» Work request: Transcribe word for word the passage of the article on Nintendo and the Tokyo 2020 opening ceremony starting with "Nintendo pulled out" and going on through "various Mario-themed shenanigans.".

» Passage to read:
= = = = =

Nintendo pulled out of Tokyo 2020 Olympic opening ceremony, report claims
And Lady Gaga was once due to emerge from a pipe.
The Tokyo 2020 Olympic opening ceremony featured a suite of video game music - including tracks from Final Fantasy, Kingdom Hearts and Sonic the Hedgehog - but one publisher was notably missing from the lineup. Where was Nintendo? According to leaked documents, it seems that there were once plans for the publisher to be more involved with the opening ceremony, with Nintendo songs included in the soundtrack and various Mario-themed shenanigans.
The news comes via Japanese media outlet Shukan Bunshun, which has obtained several documents for the opening ceremony ranging from April 2020 to July this year. According to these plans, the event would have featured performances inspired by the "8-bit world of video games" including Super Mario and Space Invaders, overseen by Nintendo legend Shigeru Miyamoto.

= = = = =

» Data supplied:
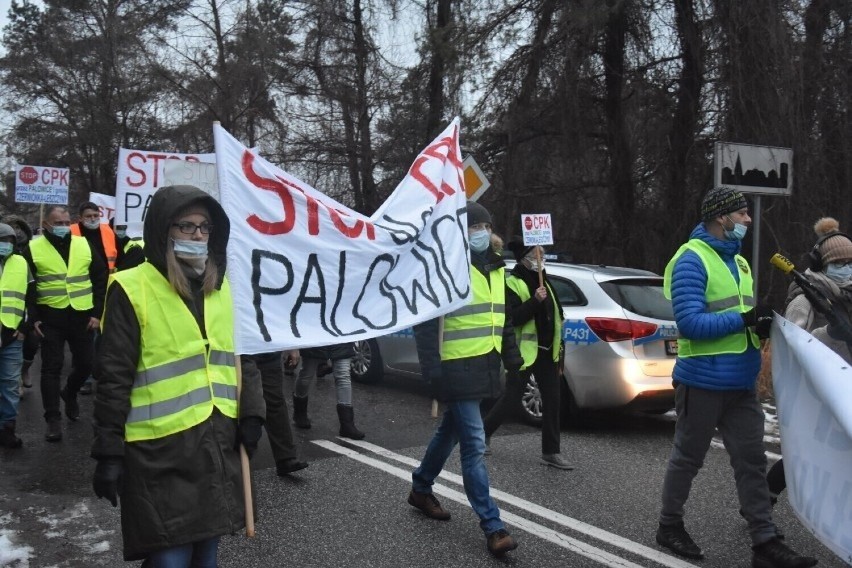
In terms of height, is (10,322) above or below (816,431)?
above

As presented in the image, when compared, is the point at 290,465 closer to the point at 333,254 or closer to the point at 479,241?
the point at 479,241

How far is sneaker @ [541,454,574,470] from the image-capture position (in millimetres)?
6424

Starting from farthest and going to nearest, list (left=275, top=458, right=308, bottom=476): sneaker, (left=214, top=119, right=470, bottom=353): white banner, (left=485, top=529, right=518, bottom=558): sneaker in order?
(left=275, top=458, right=308, bottom=476): sneaker, (left=485, top=529, right=518, bottom=558): sneaker, (left=214, top=119, right=470, bottom=353): white banner

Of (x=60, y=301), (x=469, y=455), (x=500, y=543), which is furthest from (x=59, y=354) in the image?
(x=500, y=543)

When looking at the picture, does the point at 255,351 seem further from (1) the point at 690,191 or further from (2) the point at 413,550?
(1) the point at 690,191

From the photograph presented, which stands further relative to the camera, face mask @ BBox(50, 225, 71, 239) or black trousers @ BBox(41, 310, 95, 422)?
face mask @ BBox(50, 225, 71, 239)

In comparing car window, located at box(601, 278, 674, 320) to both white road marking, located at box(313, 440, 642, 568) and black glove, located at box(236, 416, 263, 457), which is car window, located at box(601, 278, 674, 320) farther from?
black glove, located at box(236, 416, 263, 457)

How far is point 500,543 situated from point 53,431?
14.5 feet

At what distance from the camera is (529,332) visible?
661 centimetres

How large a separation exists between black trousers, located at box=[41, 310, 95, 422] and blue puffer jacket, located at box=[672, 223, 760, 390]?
5.24m

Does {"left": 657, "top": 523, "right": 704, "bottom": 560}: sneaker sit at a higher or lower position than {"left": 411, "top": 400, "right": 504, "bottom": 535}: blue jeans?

= = = = =

» Response to the task:
Nintendo pulled out of Tokyo 2020 Olympic opening ceremony, report claims
And Lady Gaga was once due to emerge from a pipe.
The Tokyo 2020 Olympic opening ceremony featured a suite of video game music - including tracks from Final Fantasy, Kingdom Hearts and Sonic the Hedgehog - but one publisher was notably missing from the lineup. Where was Nintendo? According to leaked documents, it seems that there were once plans for the publisher to be more involved with the opening ceremony, with Nintendo songs included in the soundtrack and various Mario-themed shenanigans.